#### [Enunciado da tarefa]
Por favor, responda com base no texto sobre Paco de Lucía: de onde o músico falou por telefone?

#### [Texto para leitura]

——————————

Depois de uma ausência de 16 anos, o
mito da música espanhola vem ao Brasil acompanhado de jovens instrumentistas e
admite: ‘Meu estilo hoje é mais sentimental’
RIO
- Pergunte ao violonista espanhol Paco de Lucía o que ele irá tocar em sua
série de concertos brasileiros (sábado e no dia 8, no Teatro Municipal do Rio;
no dia 10, no Oi Araújo Viana, em Porto Alegre; e no dia 11, no Teatro Renault
de São Paulo), e a resposta será muito simples: música flamenca.
—
Da mais pura tradição do flamenco ao que há de mais moderno nele — conta por
telefone, de um hotel em Lima, Peru, o músico de 65 anos, grande estrela do
jazz e talvez o maior divulgador do violão espanhol no mundo. — O flamenco goza
hoje de ótima saúde, está crescendo cada vez mais. Ele passou muitos anos preso
ao passado, aferrado a tradições muito talibãs, mas a partir de mim houve uma
abertura. Foi uma porta que eu e Camarón (de La Isla, cantor espanhol, mito
do flamenco, morto em 1992) abrimos para que entrasse ar fresco e os jovens
pudessem se sentir mais livres e criativos.

——————————

#### [Registros fornecidos]
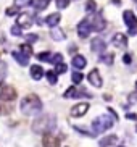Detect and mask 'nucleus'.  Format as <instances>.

——————————

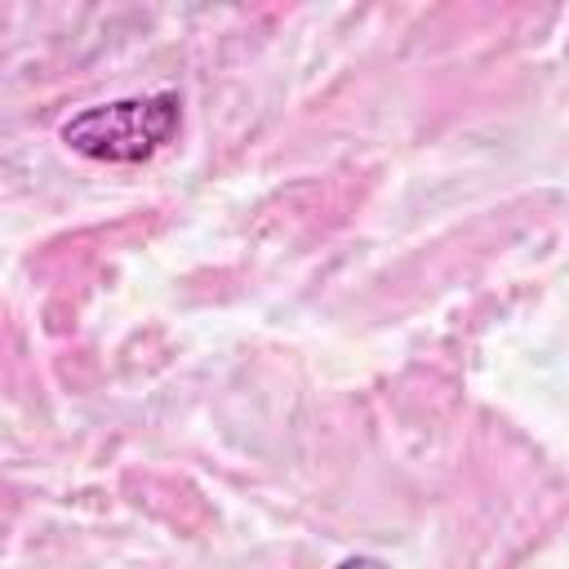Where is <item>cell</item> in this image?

——————————

#### [Resposta da tarefa]
De um hotel em Lima, no Peru.